130111_mouriこれは、古萩の茶碗です。納箱の蓋裏には「防長国主大膳大夫重就戯焼」と記されており、長州(萩)藩の第七代藩主毛利重就(しげたか)が、戯れに作ったものだったようです。

 

花の文様を錆絵(さびえ)で描いたものですが、さらっとした筆遣いで、いかにも素人が戯れに描いた感じが強くします。また、この時代の萩茶碗に絵付が施されたものはとても珍しいとされ、その意味でも戯れ半分でこしらえた「戯焼」だったのかも知れません。

 

重就が茶道に熱心であったことは周知のことです。江戸千家の祖となった川上不白(ふはく)に師事し、詳しくその教えを得るために、わざわざ他流の茶人であった藩の茶堂竹田休和に、不白の下に弟子入りさせ、千家流の茶の湯を学ばせているほどです。不白にとっても、重就は貴重な弟子であったらしく、香川正一氏の『英雲公と防府』によると、わざわざ自ら「花月楼」とよばれる茶室の差図を献上し、重就にこの茶室を造ることを認めています。現在毛利博物館には、不白自筆の「花月」の額が残されています。おそらくこれは、重就の花月楼に掲げるため、不白がわざわざ筆をとったものと思われます。

= = = =

- [練習問題]
A. 上の古萩の茶碗についての本文を、二文で要約しなさい。
B. 上の古萩の茶碗についての本文を、最後の文の次から書き継ぎなさい。

- [データ]
= = = =

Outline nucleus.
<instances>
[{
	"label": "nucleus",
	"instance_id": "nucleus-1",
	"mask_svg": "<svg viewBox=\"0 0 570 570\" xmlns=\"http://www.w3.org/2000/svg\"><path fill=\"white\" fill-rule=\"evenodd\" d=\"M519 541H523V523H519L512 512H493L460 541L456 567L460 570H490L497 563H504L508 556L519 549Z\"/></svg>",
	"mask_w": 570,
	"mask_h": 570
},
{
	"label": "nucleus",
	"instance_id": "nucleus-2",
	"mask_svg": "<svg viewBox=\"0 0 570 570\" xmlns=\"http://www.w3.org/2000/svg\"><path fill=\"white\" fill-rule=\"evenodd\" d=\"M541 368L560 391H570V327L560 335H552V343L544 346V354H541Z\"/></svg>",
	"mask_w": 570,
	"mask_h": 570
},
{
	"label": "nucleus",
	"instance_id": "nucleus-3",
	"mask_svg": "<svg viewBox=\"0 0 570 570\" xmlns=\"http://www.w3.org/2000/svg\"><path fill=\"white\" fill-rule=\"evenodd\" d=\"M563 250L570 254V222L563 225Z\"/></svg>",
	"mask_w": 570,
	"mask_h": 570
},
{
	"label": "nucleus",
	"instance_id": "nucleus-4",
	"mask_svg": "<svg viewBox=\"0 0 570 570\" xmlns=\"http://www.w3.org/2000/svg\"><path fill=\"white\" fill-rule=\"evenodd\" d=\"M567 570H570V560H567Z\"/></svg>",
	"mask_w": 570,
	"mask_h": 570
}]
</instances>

= = = =

- [解答]
A. この古萩の茶碗は、納箱の蓋裏の記述から、長州藩第七代藩主の毛利重就が戯れに作ったものだったようであり、花の文様が素人らしい筆遣いの錆絵で描かれている。茶道に熱心だった重就は川上不白に師事し、不白は自ら茶室「花月楼」の差図を献上して、重就がこの茶室を造ることを認めている。

B.
 

花月楼とは、不白自身が表千家七代如心斎・裏千家八代一燈宗室らとともに定めた、茶の湯の精神・技術を磨くための稽古法である七事式のうち、花月之式を行うために、特にあつらえられた茶室だということはよく知られています。この「花月」は、七事式のなかでも最も根幹をなすともいわれ、臨機応変など、茶の湯を深く嗜んでいる者でなくては、その理解は難しいとされますから、不白が重就に期待するところは並々ならぬものがあったのかも知れません。

 

のちに茶人大名などと呼ばれる松平不昧(ふまい)や、井伊直弼(いいなおすけ)のように、重就自身は、茶の湯に関する理論めいたことは一切残していません。しかし、彼が当代一流の文化人であったことは、不白のような茶人との交流からしても、間違いないようです。